Feminist Media Histories is delighted to celebrate the 10th biennial conference on Women and the Silent Screen, held May 25-29, 2019, at the Eye Filmmuseum in Amsterdam. For twenty years scholars gathered at this conference have explored the dynamic contributions women made to early movie cultures as filmmakers, critics, audiences, and more in many global contexts. In celebration of this milestone, we are pleased to make available a suite of articles on silent cinema published over the past five years in Feminist Media Histories. All are available for free download between May 25-31, 2019. 

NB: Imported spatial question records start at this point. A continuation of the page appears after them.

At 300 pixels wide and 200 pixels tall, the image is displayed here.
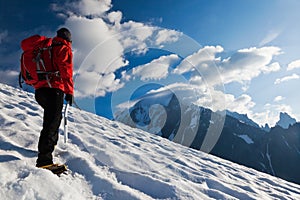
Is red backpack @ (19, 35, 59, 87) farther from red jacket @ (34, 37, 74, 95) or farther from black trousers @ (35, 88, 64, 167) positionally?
black trousers @ (35, 88, 64, 167)

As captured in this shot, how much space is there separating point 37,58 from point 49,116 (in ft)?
3.29

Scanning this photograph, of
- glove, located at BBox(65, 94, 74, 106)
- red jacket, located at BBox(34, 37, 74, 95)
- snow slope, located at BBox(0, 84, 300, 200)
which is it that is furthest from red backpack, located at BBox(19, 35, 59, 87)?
snow slope, located at BBox(0, 84, 300, 200)

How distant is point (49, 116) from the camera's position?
Result: 438 cm

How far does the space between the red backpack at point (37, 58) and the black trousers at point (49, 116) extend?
195 millimetres

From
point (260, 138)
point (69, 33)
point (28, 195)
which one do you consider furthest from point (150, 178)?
point (260, 138)

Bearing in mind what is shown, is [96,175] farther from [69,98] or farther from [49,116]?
[69,98]

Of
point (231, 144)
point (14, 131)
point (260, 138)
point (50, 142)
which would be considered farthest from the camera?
point (260, 138)

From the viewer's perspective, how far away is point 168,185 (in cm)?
477

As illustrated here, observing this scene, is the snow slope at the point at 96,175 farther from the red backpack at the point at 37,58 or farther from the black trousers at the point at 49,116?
the red backpack at the point at 37,58

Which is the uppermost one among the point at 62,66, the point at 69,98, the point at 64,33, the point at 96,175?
the point at 64,33

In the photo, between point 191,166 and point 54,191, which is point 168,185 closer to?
point 54,191

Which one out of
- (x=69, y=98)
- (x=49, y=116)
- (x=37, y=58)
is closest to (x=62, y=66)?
(x=37, y=58)

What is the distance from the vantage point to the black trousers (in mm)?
4277

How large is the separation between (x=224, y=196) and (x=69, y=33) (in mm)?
4396
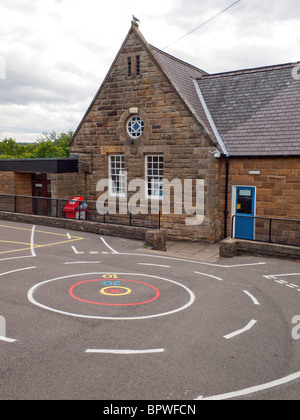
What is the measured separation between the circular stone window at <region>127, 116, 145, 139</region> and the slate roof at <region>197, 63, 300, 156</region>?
363 cm

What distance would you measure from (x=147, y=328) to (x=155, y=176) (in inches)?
454

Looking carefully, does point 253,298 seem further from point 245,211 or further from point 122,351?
point 245,211

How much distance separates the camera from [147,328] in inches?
308

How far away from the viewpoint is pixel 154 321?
8.19 m

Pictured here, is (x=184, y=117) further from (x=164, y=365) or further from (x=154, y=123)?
(x=164, y=365)

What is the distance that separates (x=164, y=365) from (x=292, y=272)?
286 inches

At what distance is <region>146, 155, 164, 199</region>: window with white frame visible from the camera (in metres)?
18.5

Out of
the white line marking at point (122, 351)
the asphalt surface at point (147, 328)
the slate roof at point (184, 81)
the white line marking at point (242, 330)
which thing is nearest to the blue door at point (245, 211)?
the slate roof at point (184, 81)

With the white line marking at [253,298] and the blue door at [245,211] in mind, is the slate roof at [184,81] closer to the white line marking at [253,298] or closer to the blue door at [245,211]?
the blue door at [245,211]

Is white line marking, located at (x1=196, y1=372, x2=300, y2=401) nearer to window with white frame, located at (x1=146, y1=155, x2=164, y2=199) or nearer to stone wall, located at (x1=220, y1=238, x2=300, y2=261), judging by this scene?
stone wall, located at (x1=220, y1=238, x2=300, y2=261)

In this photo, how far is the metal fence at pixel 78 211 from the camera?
1870 cm

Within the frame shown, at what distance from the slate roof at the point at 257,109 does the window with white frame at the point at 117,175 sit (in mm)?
5346

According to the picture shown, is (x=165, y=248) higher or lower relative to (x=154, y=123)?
lower
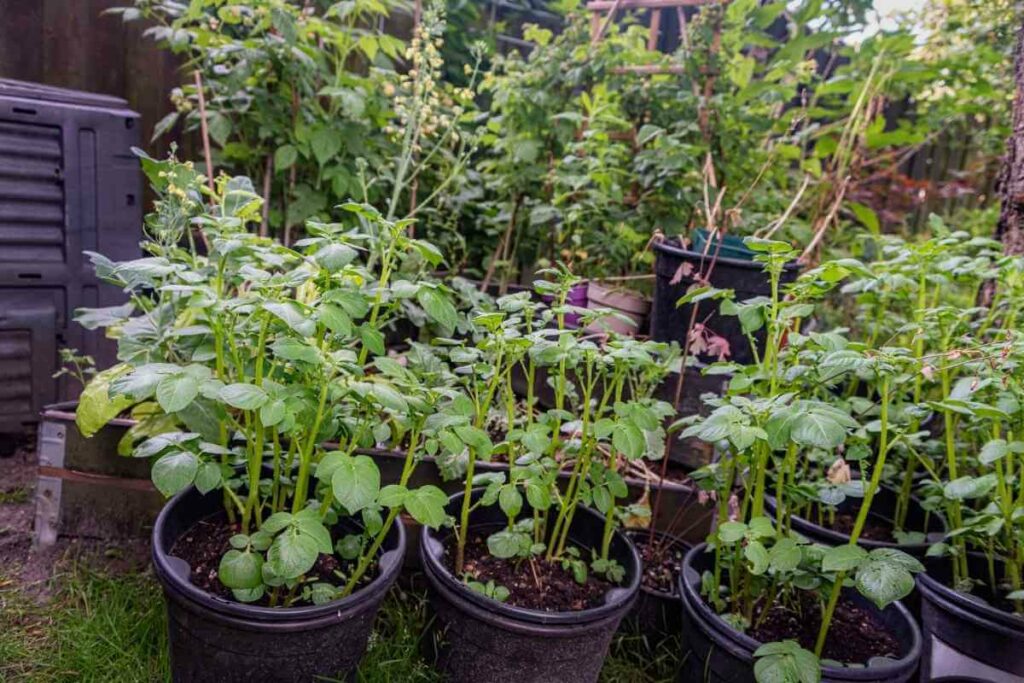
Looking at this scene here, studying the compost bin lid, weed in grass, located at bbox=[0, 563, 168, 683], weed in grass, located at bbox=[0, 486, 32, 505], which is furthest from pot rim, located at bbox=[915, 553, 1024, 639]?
the compost bin lid

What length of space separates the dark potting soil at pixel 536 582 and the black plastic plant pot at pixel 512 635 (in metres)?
0.05

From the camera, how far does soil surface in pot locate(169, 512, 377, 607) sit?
1250 mm

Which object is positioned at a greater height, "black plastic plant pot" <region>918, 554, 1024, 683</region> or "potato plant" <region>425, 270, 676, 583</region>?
"potato plant" <region>425, 270, 676, 583</region>

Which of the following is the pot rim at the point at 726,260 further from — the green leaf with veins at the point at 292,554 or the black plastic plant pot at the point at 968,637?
the green leaf with veins at the point at 292,554

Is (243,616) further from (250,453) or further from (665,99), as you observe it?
(665,99)

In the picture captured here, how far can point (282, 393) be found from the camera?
1.13 metres

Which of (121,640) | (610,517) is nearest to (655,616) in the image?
(610,517)

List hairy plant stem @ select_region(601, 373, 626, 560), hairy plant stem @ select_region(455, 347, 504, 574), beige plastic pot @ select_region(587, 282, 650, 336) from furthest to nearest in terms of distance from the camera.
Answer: beige plastic pot @ select_region(587, 282, 650, 336) → hairy plant stem @ select_region(601, 373, 626, 560) → hairy plant stem @ select_region(455, 347, 504, 574)

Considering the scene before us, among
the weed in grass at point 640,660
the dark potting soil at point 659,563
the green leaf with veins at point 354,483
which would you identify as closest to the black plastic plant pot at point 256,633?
the green leaf with veins at point 354,483

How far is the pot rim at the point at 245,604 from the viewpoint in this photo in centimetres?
113

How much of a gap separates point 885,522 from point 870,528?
102 mm

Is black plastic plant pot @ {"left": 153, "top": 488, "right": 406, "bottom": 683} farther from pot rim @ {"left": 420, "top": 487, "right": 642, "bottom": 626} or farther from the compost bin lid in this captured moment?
the compost bin lid

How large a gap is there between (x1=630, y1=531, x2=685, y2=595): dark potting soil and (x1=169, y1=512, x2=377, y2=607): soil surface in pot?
691mm

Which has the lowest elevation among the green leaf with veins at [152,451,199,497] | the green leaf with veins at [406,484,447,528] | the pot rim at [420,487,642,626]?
Answer: the pot rim at [420,487,642,626]
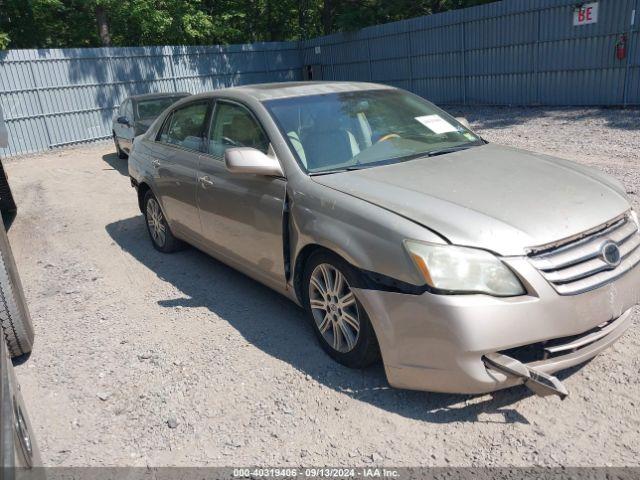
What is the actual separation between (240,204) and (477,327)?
82.4 inches

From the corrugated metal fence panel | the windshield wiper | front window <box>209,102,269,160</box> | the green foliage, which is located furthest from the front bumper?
the green foliage

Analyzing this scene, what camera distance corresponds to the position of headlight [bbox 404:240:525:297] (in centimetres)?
262

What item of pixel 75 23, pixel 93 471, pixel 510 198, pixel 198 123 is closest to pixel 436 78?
pixel 198 123

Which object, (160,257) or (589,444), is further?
(160,257)

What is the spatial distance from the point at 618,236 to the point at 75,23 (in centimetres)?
2759

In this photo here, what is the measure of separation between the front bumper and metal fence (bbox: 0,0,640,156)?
11403 millimetres

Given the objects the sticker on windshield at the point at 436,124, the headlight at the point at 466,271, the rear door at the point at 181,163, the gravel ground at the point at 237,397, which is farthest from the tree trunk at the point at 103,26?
the headlight at the point at 466,271

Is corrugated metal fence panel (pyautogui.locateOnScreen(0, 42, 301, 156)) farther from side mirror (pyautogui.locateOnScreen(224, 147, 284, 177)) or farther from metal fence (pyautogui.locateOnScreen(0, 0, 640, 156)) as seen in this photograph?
side mirror (pyautogui.locateOnScreen(224, 147, 284, 177))

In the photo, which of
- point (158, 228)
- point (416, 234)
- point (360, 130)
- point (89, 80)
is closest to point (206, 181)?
point (360, 130)

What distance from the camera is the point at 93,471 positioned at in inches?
108

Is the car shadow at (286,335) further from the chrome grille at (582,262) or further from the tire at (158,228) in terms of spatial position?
the chrome grille at (582,262)

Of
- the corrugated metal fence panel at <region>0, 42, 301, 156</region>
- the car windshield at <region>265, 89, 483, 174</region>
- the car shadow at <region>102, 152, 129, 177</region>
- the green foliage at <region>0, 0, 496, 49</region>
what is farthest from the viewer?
the green foliage at <region>0, 0, 496, 49</region>

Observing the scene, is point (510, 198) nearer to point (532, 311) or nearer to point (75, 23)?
point (532, 311)

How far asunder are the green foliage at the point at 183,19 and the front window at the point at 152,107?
10277 millimetres
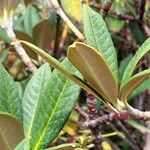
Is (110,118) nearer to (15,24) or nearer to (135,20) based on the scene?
(135,20)

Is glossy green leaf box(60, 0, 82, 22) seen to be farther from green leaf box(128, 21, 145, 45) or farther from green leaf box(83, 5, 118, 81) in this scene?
green leaf box(128, 21, 145, 45)

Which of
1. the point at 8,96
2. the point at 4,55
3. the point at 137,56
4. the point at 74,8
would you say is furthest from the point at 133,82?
the point at 4,55

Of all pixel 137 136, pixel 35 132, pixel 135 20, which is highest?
pixel 35 132

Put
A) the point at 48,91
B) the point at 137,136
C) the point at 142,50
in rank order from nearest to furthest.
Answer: the point at 142,50 → the point at 48,91 → the point at 137,136

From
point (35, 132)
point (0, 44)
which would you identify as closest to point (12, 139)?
point (35, 132)

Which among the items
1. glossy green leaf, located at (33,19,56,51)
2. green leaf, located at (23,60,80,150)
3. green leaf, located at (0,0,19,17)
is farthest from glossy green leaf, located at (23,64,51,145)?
glossy green leaf, located at (33,19,56,51)

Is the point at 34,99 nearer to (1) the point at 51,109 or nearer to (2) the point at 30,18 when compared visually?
(1) the point at 51,109

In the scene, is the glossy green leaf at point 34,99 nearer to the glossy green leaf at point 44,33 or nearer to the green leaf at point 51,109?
the green leaf at point 51,109
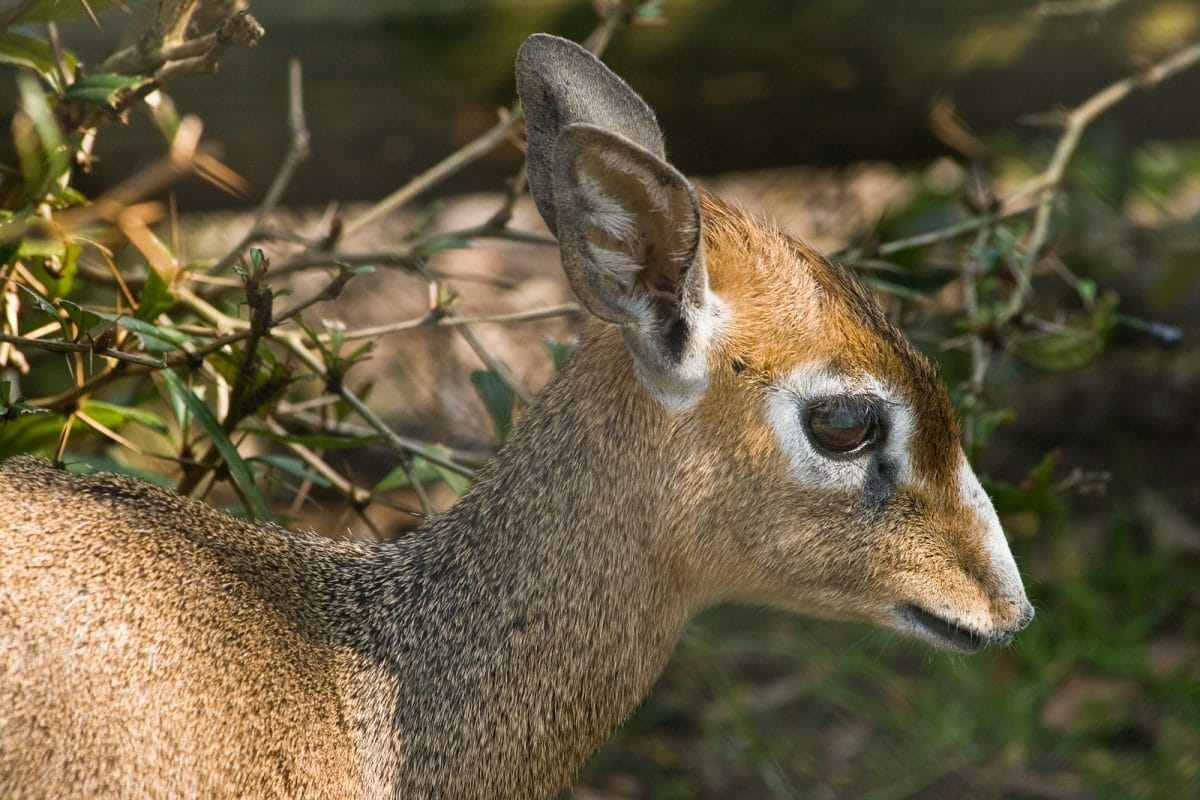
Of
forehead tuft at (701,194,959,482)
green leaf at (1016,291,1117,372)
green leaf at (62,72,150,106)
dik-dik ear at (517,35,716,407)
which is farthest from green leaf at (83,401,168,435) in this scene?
green leaf at (1016,291,1117,372)

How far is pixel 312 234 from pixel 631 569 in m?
2.88

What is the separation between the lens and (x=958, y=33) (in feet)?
14.4

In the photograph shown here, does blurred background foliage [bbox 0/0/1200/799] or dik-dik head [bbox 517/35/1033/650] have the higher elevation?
dik-dik head [bbox 517/35/1033/650]

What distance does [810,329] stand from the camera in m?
2.47

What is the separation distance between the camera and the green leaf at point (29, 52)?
2.56 meters

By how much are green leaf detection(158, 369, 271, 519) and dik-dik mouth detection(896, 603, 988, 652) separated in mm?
1179

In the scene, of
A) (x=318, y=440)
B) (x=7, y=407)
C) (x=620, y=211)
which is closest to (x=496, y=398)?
(x=318, y=440)

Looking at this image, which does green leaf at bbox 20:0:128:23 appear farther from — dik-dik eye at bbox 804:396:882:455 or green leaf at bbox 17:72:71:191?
dik-dik eye at bbox 804:396:882:455

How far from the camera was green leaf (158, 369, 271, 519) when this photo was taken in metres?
2.59

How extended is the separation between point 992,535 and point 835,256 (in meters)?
1.06

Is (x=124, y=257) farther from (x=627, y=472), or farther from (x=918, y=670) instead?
(x=918, y=670)

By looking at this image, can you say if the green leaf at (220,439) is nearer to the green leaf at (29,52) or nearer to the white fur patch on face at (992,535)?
the green leaf at (29,52)

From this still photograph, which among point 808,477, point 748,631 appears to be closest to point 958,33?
point 748,631

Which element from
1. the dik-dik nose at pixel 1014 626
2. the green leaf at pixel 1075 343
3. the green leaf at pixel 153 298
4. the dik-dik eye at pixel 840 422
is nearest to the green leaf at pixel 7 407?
the green leaf at pixel 153 298
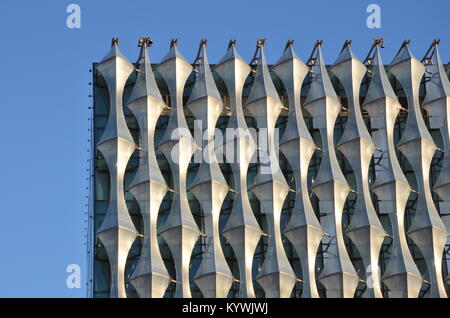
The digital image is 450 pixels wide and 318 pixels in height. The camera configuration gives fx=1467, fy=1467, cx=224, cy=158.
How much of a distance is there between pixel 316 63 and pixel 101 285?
18.5 metres

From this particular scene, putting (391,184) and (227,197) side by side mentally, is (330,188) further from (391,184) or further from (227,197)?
(227,197)

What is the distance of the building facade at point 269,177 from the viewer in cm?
8062

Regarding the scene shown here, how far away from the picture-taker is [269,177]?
271 feet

Scholarship on women and the silent screen showcases the extraordinary range and depth of women’s engagement with the new medium of motion pictures in the early decades of the twentieth century. We’re pleased to make available new English translations of writing by pioneering Soviet filmmaker Esfir Shub, a transcription of director Lois Weber’s 1913 speech to the Los Angeles Woman’s Club, and Christina Lane’s account of an early film production by Ruth Bryan Owen, the first woman elected to the U.S. Congress from the southern states. Women like Anita Maris Boggs and Mary Hallock-Greenewalt believed in the educational power of early visual media, as scholars Laura Isabel Serna and Anne Ciecko reveal. Reform movements of the early twentieth century were also fueled by cinema, as Constance Balides demonstrates in her analysis of sociological films, Jennifer Horne documents in her account of the Better Films Movement, and Shawn Shimpach reveals in his analysis of the early social survey movement. Annie Fee’s examination of “midinettes,” activist cinema girls in 1920s Paris, demonstrates how active women were in early movie fan cultures, as does Sumiko Higashi’s survey of the early fan magazine Photoplay. We’ve also included articles on Greta Garbo, Brazilian star Eva Nil, would-be starlets in early Hollywood, and Nancy Astor’s 1919 campaign for parliament. The memoirs and autobiographies of early female screenwriters provide a vital roadmap of women’s experiences during these formative years as well, as historian Liz Clarke demonstrates. 

Congratulations to all attending Women and the Silent Screen in Amsterdam!